In the 1990s, the hypercar market was completely different to today.
“The market wasn’t asking for what I had started developing, and that itself was a big challenge,” he says.
What he lacked in funds, however, he made up for in support.
“I was lucky enough to find the right people who trusted me and would follow me on the journey,” he says. That includes his wife Halldora, who today is the COO of the company. “Without her, it wouldn’t be possible.”
von Koenigsegg’s efforts were also bolstered by an incredible self-determination.
“My mindset has always been that it’s not over until I give up, and if I never allow myself to give up that means it’s never over,” he says. “This has given me the confidence to work through a lot of challenges.”
Today, Koenigsegg has become synonymous with high performance, high speeds and exclusivity. He and his team manufacture approximately 35 supercars a year and are ramping up to produce 60 cars annually.

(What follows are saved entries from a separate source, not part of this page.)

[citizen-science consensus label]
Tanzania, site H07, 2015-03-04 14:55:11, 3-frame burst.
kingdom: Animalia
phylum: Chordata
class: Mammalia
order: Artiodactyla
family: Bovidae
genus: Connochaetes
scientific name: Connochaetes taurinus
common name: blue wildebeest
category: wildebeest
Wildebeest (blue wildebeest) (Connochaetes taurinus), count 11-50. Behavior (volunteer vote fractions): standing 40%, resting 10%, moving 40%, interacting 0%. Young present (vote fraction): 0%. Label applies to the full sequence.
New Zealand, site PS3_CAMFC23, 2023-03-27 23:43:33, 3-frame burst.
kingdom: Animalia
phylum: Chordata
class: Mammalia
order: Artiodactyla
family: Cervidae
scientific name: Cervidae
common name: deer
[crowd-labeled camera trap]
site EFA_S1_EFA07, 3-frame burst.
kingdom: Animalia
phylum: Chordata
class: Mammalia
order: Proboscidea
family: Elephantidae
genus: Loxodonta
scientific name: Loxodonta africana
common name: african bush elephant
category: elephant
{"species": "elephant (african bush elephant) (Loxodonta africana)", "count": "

Each one commands a six-figure price tag, reflective of the cutting-edge technology and hand-crafted nature of every vehicle that rolls off the production line.
“My mindset has always been that it’s not over until I give up, and if I never allow myself to give up, that means it’s never over.”
The in-house manufacturing and technological capabilities bring a vertical integration to its vehicle systems that von Koenigsegg describes as essential to the feel and performance of the car. The company also partners with other industry leaders such as carbon-fiber prepreg manufacturer Delta Preg, an established, long-term relationship that he hopes will be further strengthened in the coming years.
The company sets high demands on the quality of the material that Delta Preg delivers.
“Through the open communication between the two companies, that standard is met and improved with time,” he confirms. “We work well together considering the high-quality standards that are set by both companies respectively.”
von Koenigsegg has his foot on the gas as he looks to take the business to the next level.
“The facility footprint has grown substantially over the past three years, from 10,000 square meters to over 30,000 square meters,” he says.
These new, improved, state-of-the-art facilities will allow for bigger production volumes as well as enhanced in-house design innovations.
“These investments will give us an even greater standing in the cutting-edge technology department,” he says.
Part of those facilities will include an e-motor assembly plant.
“There’s a lot of development Koenigsegg is undertaking to prepare for the shift to electric,” he points out. “We’re developing class-leading high-voltage batteries, e-motors and inverters.”
“We see electrification a bit differently at Koenigsegg.”
Parallel to that, developments in combustion engines with the possibility to run on biofuel and other green sources are offering alternatives to all-electric options.
“Looking at many of the fully electric vehicles today, they come at a big weight penalty with big batteries. We see electrification a bit differently at Koenigsegg,” he explains.
“The battery cell we’re developing is very extreme and can extract a lot of power, and we combine this with extreme combustion engine technology that runs on renewable fuel.”
He explains that the company’s proprietary Freevalve technology allows its vehicles to combust very efficiently and extract the most possible out of small engines.
“These combinations make the car lighter, more agile and exciting, while still remaining environmentally conscious,” he says.
A poster boy for following your dreams, von Koenigsegg says his days don’t feel like work.
“I know this is a rare situation to be in and I wouldn’t change anything,” he says.